Simplifying this equation:

7x - 8 + 12x = 30

Combining like terms:

19x - 8 = 30

Adding 8 to both sides:

19x = 38

Dividing both sides by 19:

x = 2

Now that we have found the value of x, we can substitute it back into the first equation to find y:

3(2) + y = 2

6 + y = 2

Subtracting 6 from both sides:

y = -4

So the solution to the system of equations is x = 2 and y = -4.

Solve the system of equations.
- 4x + 6y = 38.
x - 5y = - 20 (1 point)

To solve the system of equations, we can use either substitution or elimination method. Here, we will use the elimination method.

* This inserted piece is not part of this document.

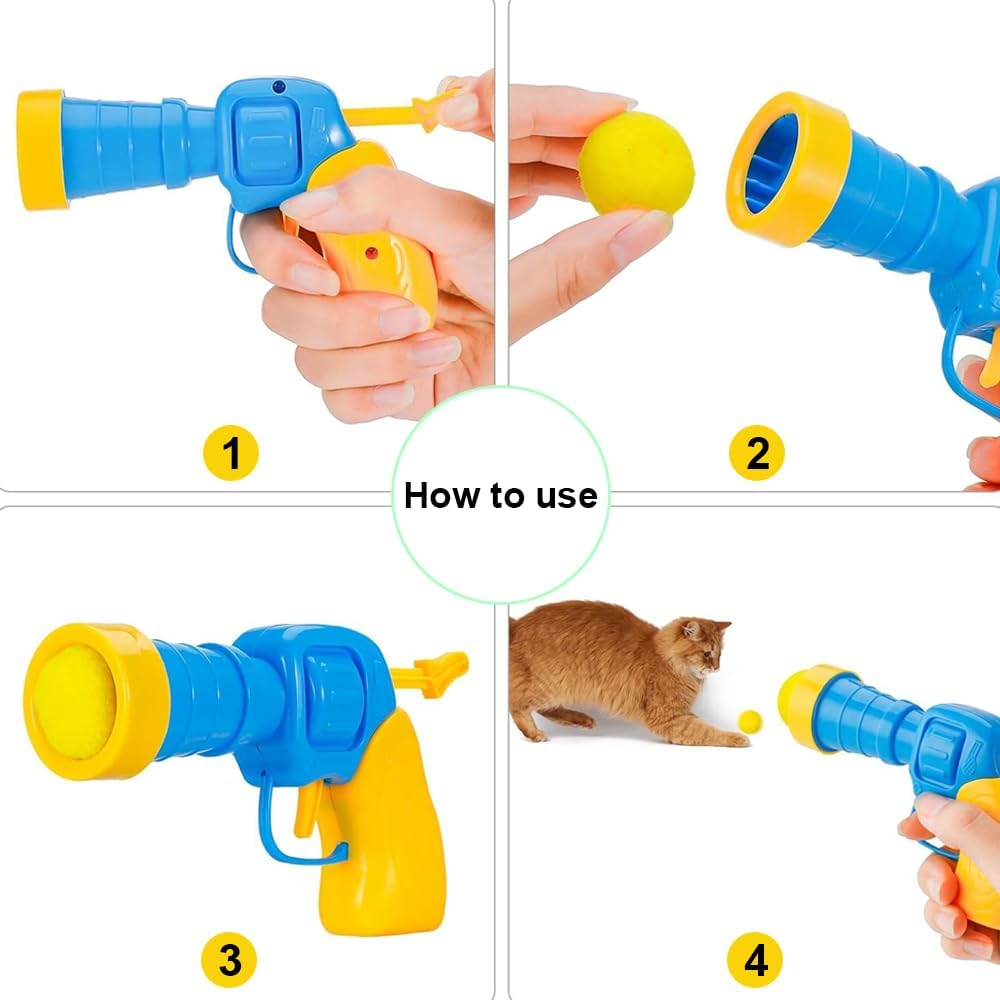 1

2

How to use

3

4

First, we can multiply the second equation by 4 to make the coefficients of x in both equations the same:

4(x - 5y) = 4(-20)
4x - 20y = -80

Now, we can subtract the first equation from this new equation:

(4x - 20y) - (-4x + 6y) = (-80) - (38)
4x - 20y + 4x - 6y = -80 - 38
8x - 20y - 6y = -118
8x - 26y = -118

Now we have a new equation:

8x - 26y = -118

Now, we can multiply the first equation by 26 to make the coefficients of y in both equations the same:

26(-4x + 6y) = 26(38)
-104x + 156y = 988

Now, we can subtract the second equation from this new equation:

(-104x + 156y) - (x - 5y) = 988 - (-20)
-104x + 156y - x + 5y = 988 + 20
-105x + 161y = 1008

Now we have another new equation:

-105x + 161y = 1008

So, the system of equations becomes:

8x - 26y = -118
-105x + 161y = 1008

Now we can solve this system of equations using the elimination method:

Multiply the first equation by -105 and the second equation by 8:

-105(8x - 26y) = -105(-118)
8(-105x + 161y) = 8(1008)

Simplifying these equations:

-840x + 2730y = 12390
-840x + 1288y = 8064

Now, we can subtract the first equation from the second equation to eliminate x:

(-840x + 1288y) - (-840x + 2730y) = 8064 - 12390
-840x + 1288y + 840x - 2730y = 8064 - 12390
-1442y = -4326

Dividing both sides by -1442:

y = 3

Now that we have found the value of y, we can substitute it back into one of the original equations to find x. Let's use the second equation:

x - 5(3) = -20
x - 15 = -20
x = -5

So the solution to the system of equations is x = -5 and y = 3.

How many solution(s) does the system of equations have?

- 5x + y = - 18

10x - 2y = 36 (1 point)

one

none

infinite

two

The system of equations has infinite solutions. This is because the two equations are equivalent when multiplied by constant multiples.